Gendin continued to distinguish himself as one of the few activists to focus his energies on HIV prevention as well as treatment, long past the heyday of ACT UP's militancy. In 1994, when gay men faced a second wave of infections, he founded the AIDS Prevention Action League to spearhead new models of community-based, sex-positive prevention. Two years later, he co-founded Sex Panic! to combat attacks on New York City's sexual culture.
But it was as a POZ columnist that Gendin made his most controversial contribution. Whether writing about the indignities of HIV-drug-related diarrhea, his fantasy of assassinating Senator Jesse Helms, or the conflicted pleasure to be had in barebacking and the intense soul-searching that resulted, Gendin had the uncanny ability to catalyze community discussion of complicated, contentious issues. His pieces could also outrage a community of readers that prized itself on being beyond outrage.
Gendin showed early promise. He was a Boy Scout starting in the second grade, and was president of the 35-member science and engineering post #199 of the Wolverine Council, sponsored by Bechtel Power Corporation (where later, as a high school student, he secured an intership in the engineering department). He was named a "National Explorer Scout of the Year" (the Explorer Scouts are affiliated with the Boy Scouts of America). As a high school student, Gendin was one of the first out gay activist teenagers in the country.

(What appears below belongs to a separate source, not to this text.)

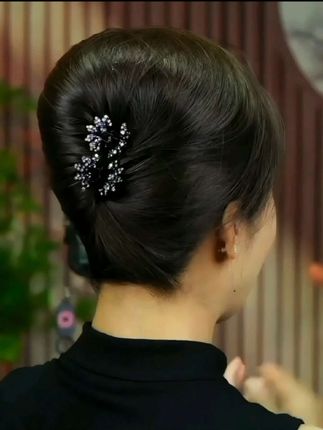 #优雅气质 #盘发造型 #精致女人精致生活 #空姐盘发 #头饰发饰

Gendin was a 1989 graduate of Brown Unviersity, obtaining a bachelor's degree in Religious Studies. He attended the Union Theological Seminary, completing two years toward his master's degree.
Gendin is survived by his partner, Kyle "Hush" MacDowell of New York City; his father, Sidney Gendin of Ypsilanti, Michigan; and his sister, Margo Hart of Ionia, Michigan. His mother, Natalie Hauser Gendin, died in 1990 with Stephen at her side.
Contributions in memory of Stephen Gendin may be made to: Aid for AIDS, (212) 336-8043, an organization that distributes anti-HIV drugs to developing countries; the Hetrick-Martin Institute, (212) 674-2400; and GLSEN (the Gay Lesbian Straight Education Network), (212) 727-0135.
The above obituary is from a press release distributed by POZ magazine, Greg Lugliani, Executive Editor.